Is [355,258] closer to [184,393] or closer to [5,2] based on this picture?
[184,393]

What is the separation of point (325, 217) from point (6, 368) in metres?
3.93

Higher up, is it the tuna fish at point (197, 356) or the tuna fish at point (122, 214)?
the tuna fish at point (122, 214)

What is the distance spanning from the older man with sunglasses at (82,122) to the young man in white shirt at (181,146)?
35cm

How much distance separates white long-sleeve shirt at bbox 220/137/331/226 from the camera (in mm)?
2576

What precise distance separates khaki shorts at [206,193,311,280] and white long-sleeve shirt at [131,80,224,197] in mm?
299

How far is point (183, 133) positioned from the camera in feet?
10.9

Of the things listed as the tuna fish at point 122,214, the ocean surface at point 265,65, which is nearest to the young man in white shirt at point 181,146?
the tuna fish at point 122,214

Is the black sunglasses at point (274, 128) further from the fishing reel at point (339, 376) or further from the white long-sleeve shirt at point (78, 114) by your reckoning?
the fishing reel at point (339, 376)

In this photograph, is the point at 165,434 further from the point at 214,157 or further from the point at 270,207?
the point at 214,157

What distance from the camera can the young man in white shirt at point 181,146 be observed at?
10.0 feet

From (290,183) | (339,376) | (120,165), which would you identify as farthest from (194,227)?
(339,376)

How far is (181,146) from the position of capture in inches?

+---+

Please put every line of the data above into a numbered list, leaving out the blank lines.

> _Result for this exercise_
1. Is [355,258] closer to [184,393] or closer to [5,2] based on this picture?
2. [184,393]
3. What is the separation of point (325, 217) from point (6, 368) in metres?
4. 3.93
5. Higher up, is it the tuna fish at point (197, 356) or the tuna fish at point (122, 214)?
6. the tuna fish at point (122, 214)
7. What is the distance spanning from the older man with sunglasses at (82,122) to the young man in white shirt at (181,146)?
8. 35cm
9. How much distance separates white long-sleeve shirt at bbox 220/137/331/226 from the camera (in mm)?
10. 2576
11. What precise distance separates khaki shorts at [206,193,311,280] and white long-sleeve shirt at [131,80,224,197] in mm?
12. 299
13. How far is point (183, 133) positioned from the camera in feet?
14. 10.9
15. Of the things listed as the tuna fish at point 122,214, the ocean surface at point 265,65, which is nearest to the young man in white shirt at point 181,146?
16. the tuna fish at point 122,214
17. Is the black sunglasses at point (274, 128) further from the fishing reel at point (339, 376) or further from the white long-sleeve shirt at point (78, 114) by your reckoning?
18. the fishing reel at point (339, 376)
19. In this photograph, is the point at 165,434 further from the point at 214,157 or further from the point at 270,207?
20. the point at 214,157
21. What distance from the camera can the young man in white shirt at point 181,146 be observed at?
22. 10.0 feet
23. From (290,183) | (339,376) | (120,165), which would you identify as farthest from (194,227)?
24. (339,376)
25. How far is (181,146) from the position of capture in inches?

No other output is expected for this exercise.